++++ 文本节选

在Sequel中,默认的selection是选择所有联接表的所有列。但是Sequel返回的是一个以列名作为key的hash,所有如果有不同表包含相同的列名,返回的hash结果就会有问题。所以使用连接时,通常会使用select、select_all或者select_append。
Sequel中的列引用
Sequel期望指定的列名使用符号,另外,返回的hash结果也使用符号作为key。在很多情况下,这让你可以自由的混用字面值和列引用。下面两行代码产生等价的SQL语句:
items.where(:x => 1)
# SELECT * FROM items WHERE (x = 1)
items.where(1 => :x)
# SELECT * FROM items WHERE (1 = x)"
Ruby的字符串类型也被当做SQL字符串类型处理:
items.where(:x => 'x')
# SELECT * FROM items WHERE (x = 'x')
限定标识符
在SQL中,标识符用于表示一个列、表或者数据库的名字。标识符可以使用带双下划线的特殊符号限定:table__column:
items.literal(:items__price)
# items.price
另一种限定列的方式是使用Sequel.qualify方法:
items.literal(Sequel.qualify(:items, :price))
# items.price
通过表名来限定列是比较常见的,你也可以使用数据库名来限定表:
posts = DB[:some_schema__posts]
# SELECT * FROM some_schema.posts
别名
可以使用三下划线来取别名,:column___alias 或者 :table__column___alias::
items.literal(:price___p)

++++++++
++++ 所给数据

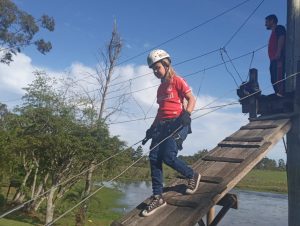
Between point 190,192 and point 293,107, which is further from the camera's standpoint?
point 293,107

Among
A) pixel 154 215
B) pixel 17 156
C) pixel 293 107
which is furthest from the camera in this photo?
pixel 17 156

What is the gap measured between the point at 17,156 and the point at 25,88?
361 centimetres

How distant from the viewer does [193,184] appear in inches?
182

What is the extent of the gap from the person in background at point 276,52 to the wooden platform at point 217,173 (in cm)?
68

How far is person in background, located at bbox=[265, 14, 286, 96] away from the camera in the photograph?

++++++++

| 任务指令 |
请用两句话概括前面的文本节选。

| 练习输出 |
Sequel在联接时默认选择所有联接表的所有列，但返回的hash以列名为key，不同表有相同列名时结果会出问题，所以使用连接时通常会用select、select_all或select_append。Sequel期望用符号指定列名，返回的hash也以符号为key；标识符可以用带双下划线的符号或Sequel.qualify方法来限定，三下划线则用于取别名。